- _Exercise inputs_:
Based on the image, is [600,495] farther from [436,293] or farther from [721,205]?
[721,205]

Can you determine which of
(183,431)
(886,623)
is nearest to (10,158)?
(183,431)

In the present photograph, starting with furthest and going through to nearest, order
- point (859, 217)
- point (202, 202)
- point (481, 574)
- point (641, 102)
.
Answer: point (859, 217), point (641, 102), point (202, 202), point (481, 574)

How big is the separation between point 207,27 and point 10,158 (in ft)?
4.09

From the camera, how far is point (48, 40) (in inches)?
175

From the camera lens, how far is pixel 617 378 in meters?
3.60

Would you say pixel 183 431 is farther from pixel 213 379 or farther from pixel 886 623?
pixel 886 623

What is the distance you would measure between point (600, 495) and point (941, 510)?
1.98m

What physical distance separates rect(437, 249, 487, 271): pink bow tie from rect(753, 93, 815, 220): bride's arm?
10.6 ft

--

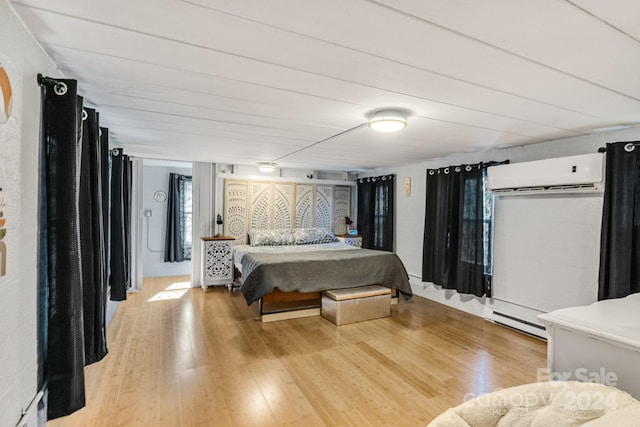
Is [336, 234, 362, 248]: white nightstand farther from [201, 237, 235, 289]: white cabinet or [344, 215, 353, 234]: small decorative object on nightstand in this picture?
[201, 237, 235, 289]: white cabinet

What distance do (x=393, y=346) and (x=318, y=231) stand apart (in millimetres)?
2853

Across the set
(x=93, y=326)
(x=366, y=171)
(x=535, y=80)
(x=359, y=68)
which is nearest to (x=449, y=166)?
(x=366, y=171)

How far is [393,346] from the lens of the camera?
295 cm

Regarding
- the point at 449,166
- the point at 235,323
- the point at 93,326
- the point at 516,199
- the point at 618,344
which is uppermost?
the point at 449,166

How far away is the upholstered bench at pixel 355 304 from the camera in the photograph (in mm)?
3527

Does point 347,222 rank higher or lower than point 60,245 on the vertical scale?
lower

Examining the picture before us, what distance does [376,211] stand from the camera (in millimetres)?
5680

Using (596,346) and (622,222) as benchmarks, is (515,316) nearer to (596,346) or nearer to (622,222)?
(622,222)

- _Exercise_: Please show each line in the data above that contains the word "pixel", with case counting.

- _Solution for this task_:
From the camera lens, how far is pixel 617 378 in meters?
Would you say pixel 183 431 is farther from pixel 213 379 or farther from pixel 886 623?
pixel 886 623
How far away is the upholstered bench at pixel 355 304 from the camera in the photograph (in mm)?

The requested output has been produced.